Page:
The way that this pattern works is that the flow of air around an object has momentum and doesn't change direction easily. This is why aerodynamic shapes have very slowly changing curvatures. If the shape changes too fast, then flow separation occurs since the momentum of the air tends to cause it to keep flowing in the same direction. The idea is to keep the air moving as smoothly as possible so that the flow doesn't separate from the surface and start forming turbulent eddies. As soon as that happens, the drag of the object increases dramatically. This is sometimes referred to as stall. However, it was found that in some cases it can be helpful to have small disturbances further up in the flow field around the object that act as a trip and form a very small turbulent air layer right on the surface of the object. Although this trip actually adds a small amount of drag, this small layer of turbulent fluid, in a sense, slightly changes the effective shape of the object so that the smooth air flow travels over it. This can delay the large separation of flow so that it occurs further back on the object, thereby reducing the drag of the object over a wider range of yaw angles than if it the feature wasn't there in the first place. The direct effect of the patterning can be seen in the drag plots for the CXR wheels, where the stall angle of the wheels are at higher values than other wheels with other tires.
An additional part of the Wheel-Tire System is the CX01 blades which are used to "fill the gap" which is normally present at the junction of a tire and rim. As discussed above, any dramatic shape changes in the air flow field can cause flow separation and thus increase the drag of the object. The valley typically formed by the tire to wheel junction, whether it be a clincher or tubular design, presents one such of an area. The idea of the CX01 blades is to fill that valley in and thus add an additional drag reduction. As we saw last year, these blades are made from a flexible rubber flap which is bonded to a rigid plastic mount and the resulting structure clips into a mating groove on the rims. At the present time, the CX01 blades aren't allowed for use in UCI regulated competitions (Mavic is still in discussions about getting them approved for use with the UCI) but for the majority of the Mavic buying public (i.e. most triathletes world-wide and road riders in the US) that should not be an issue since their equipment isn't required to comply with the UCI regulations.
Lastly, the hubs for the CXR wheel line are all the same as the hubs that were introduced last year on the CXR 80 and have been specifically designed to be what they consider the best compromise between aerodynamics, flange height and spacing (and the resulting wheel stiffness), and mass. The thin, bladed steel spokes used on all wheels in the CXR line are identical except for the specific length required for the individual models.

Recorded information:

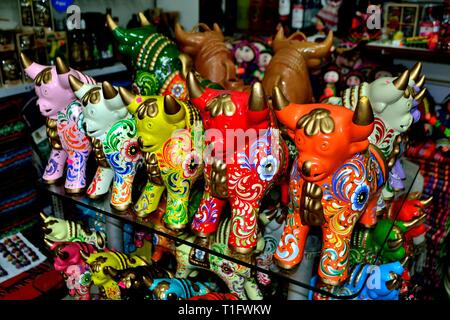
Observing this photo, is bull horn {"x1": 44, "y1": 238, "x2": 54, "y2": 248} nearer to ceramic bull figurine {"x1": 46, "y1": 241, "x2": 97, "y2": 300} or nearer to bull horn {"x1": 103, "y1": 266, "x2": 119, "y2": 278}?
ceramic bull figurine {"x1": 46, "y1": 241, "x2": 97, "y2": 300}

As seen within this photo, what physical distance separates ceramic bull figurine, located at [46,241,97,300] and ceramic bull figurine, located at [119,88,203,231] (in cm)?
38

Tasks and exercises:
[1] Reproduce the wheel aerodynamics text word for word. Begin at the words "Lastly, the hubs" and stop after "the individual models.".
[2] According to the wheel aerodynamics text, what factors were the CXR hubs designed to balance in a compromise? List every one.
Use only the wheel aerodynamics text.

The replies:
[1]
Lastly, the hubs for the CXR wheel line are all the same as the hubs that were introduced last year on the CXR 80 and have been specifically designed to be what they consider the best compromise between aerodynamics, flange height and spacing (and the resulting wheel stiffness), and mass. The thin, bladed steel spokes used on all wheels in the CXR line are identical except for the specific length required for the individual models.

[2]
- Aerodynamics
- Flange height and spacing (and the resulting wheel stiffness)
- Mass